Ainsi s’en va Annie Girardot (1931-2011)

Posté par MpM, le 28 février 2011

Annie GirardotLes témoignages affluent suite à la disparition d'Annie Girardot. Pour Line Renaud, c'était "un monument du cinéma français, une immense actrice, très instinctive et toujours juste". Elle se souvient avec émotion et humour du film qu'elles avaient tourné ensemble en 1995, Les filles du Lido. "Depuis, on se surnommait Les Gourdasses en souvenir du tournage."

Mireille Darc ne tarit pas d'éloges : "Annie était une très, très grande. Jouer avec elle était un éblouissement. Elle était étonnante. Elle aimait la vie. Annie était une femme de coeur et était généreuse. Pour moi, c'était plus qu'un modèle sur le plan artistique. Annie pouvait incarner tous les rôles. En Italie, j'ai habité chez elle. C'était quelqu'un d'extraordinaire qui dévorait la vie."

Quant à Bertrand Blier, il se dit "sous le choc". "Les Français s'en souviennent comme d'une actrice qui avait joué dans beaucoup de comédies, elle avait pris un virage très populaire après Rocco et ses frères. Mais elle était pleine d'émotion et de souffrance. Elle craquait facilement, comme sur la scène des César".

En 1996, l'actrice avait en effet suscité une violente émotion en recevant le César du meilleur second rôle féminin pour sa composition dans Les Misérables de Claude Lelouch, après une longue absence des écrans. En pleurs,  elle avait lancé au public : "Je ne sais pas si j'ai manqué au cinéma français mais à moi, le cinéma français a manqué follement... éperdument... douloureusement. (...) Et votre témoignage, votre amour me font penser que peut-être, je dis bien peut-être, je ne suis pas encore tout à fait morte."
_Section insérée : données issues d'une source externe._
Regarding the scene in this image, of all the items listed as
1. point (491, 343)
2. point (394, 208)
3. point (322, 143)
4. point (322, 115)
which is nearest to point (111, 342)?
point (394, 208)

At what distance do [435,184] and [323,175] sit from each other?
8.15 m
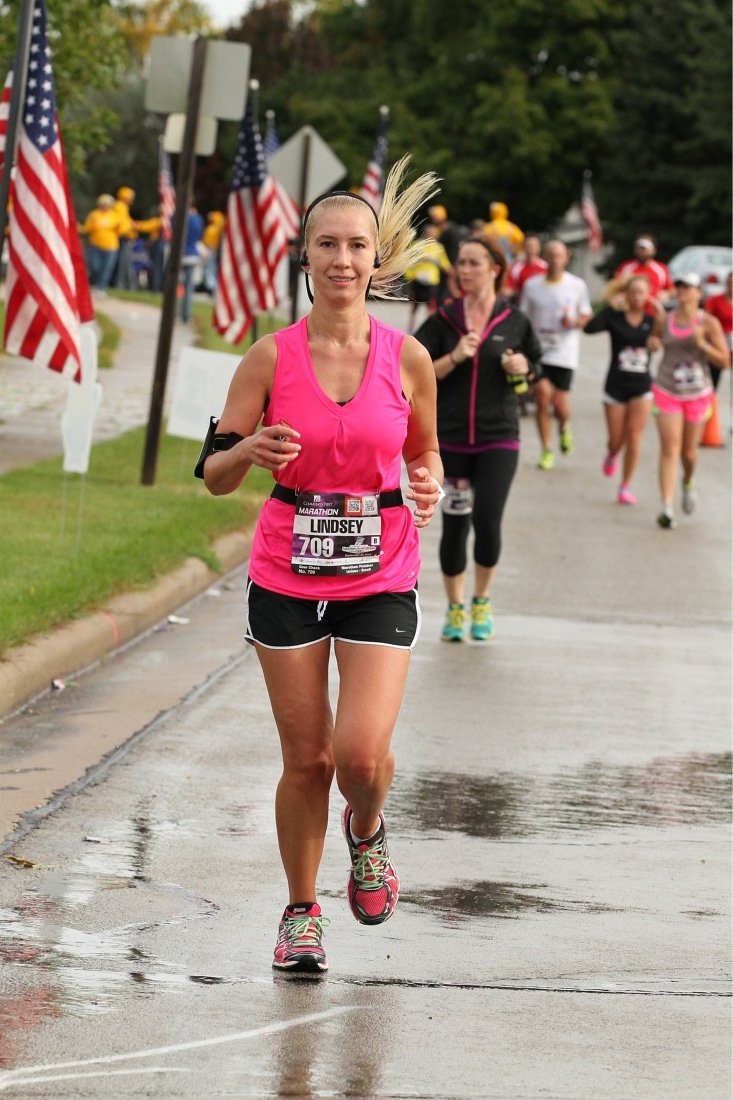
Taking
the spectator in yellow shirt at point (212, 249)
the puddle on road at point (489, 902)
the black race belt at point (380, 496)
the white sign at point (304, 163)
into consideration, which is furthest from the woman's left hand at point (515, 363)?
the spectator in yellow shirt at point (212, 249)

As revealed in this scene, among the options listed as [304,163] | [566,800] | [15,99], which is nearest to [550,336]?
[304,163]

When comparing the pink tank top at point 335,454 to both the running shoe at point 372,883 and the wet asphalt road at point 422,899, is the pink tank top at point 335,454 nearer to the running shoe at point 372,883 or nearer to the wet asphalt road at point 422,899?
the running shoe at point 372,883

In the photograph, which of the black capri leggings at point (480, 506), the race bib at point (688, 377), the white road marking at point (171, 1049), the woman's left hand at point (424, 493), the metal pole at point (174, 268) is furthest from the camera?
the race bib at point (688, 377)

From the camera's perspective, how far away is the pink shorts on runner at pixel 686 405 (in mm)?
16672

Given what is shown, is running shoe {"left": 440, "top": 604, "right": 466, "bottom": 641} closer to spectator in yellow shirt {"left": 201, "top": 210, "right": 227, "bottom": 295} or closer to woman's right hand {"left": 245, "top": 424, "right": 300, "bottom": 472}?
woman's right hand {"left": 245, "top": 424, "right": 300, "bottom": 472}

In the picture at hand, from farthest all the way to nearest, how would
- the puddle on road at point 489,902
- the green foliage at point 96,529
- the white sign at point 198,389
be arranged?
the white sign at point 198,389
the green foliage at point 96,529
the puddle on road at point 489,902

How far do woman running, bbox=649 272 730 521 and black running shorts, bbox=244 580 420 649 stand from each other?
1133 centimetres

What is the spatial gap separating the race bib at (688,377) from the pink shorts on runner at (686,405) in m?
0.08

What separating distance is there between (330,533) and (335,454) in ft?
0.65

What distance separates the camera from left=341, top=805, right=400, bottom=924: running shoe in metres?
5.35

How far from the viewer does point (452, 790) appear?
24.8 ft

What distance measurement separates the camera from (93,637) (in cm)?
973

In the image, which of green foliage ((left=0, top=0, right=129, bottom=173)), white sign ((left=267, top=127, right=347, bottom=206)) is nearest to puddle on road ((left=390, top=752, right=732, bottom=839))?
A: green foliage ((left=0, top=0, right=129, bottom=173))

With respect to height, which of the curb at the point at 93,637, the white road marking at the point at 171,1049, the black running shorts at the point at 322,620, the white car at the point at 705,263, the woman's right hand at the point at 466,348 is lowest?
the curb at the point at 93,637
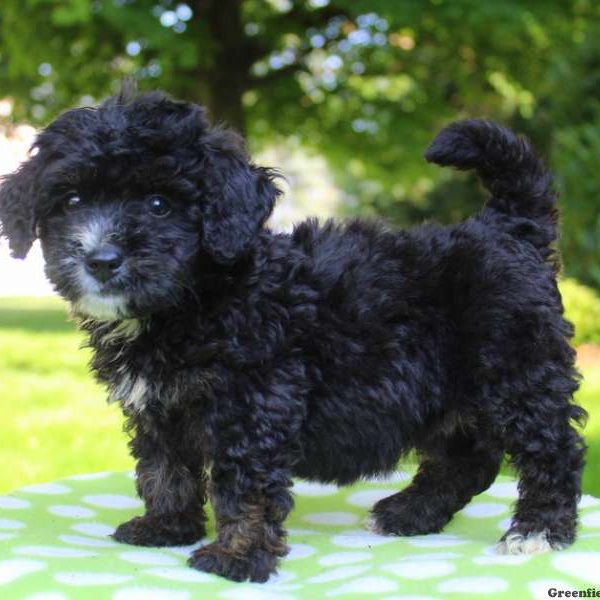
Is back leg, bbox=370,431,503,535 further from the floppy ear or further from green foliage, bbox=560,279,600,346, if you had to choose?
green foliage, bbox=560,279,600,346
Après cela, elle a continué à tourner (Ceci est mon corps de Rodolphe Marconi, La pianiste puis Caché de Michael Haneke, C'est beau une ville la nuit de Richard Bohringer...) jusqu'à ce que la maladie d'Alzheimer ne la rattrape. En 2008, elle apparaît une dernière fois dans le documentaire de Nicolas Baulieu Ainsi va la vie où elle délivre un message d'adieu à la fois sobre et poignant.

Elle voulait que l'on se souvienne à sa place des films qu'elle avait tournés, si nombreux, et avec de si prestigieux réalisateurs : Marcel Carné, Marc Allégret, Marco Ferreri, Luchino Visconti, Jean Delannoy, Mario Monicelli, Philippe de Broca, Michel Audiard, Luigi Comencini, Claude Lelouch, Bertrand Blier, Michael Haneke... Et bien sûr, certains de ses personnages sont entrés depuis longtemps dans le panthéon du cinéma. A commencer par Nadia, la prostituée de Rocco et ses frères, aux côtés d'Alain Delon et surtout de Renato Salvatori, celui qui allait devenir le grand amour sa vie.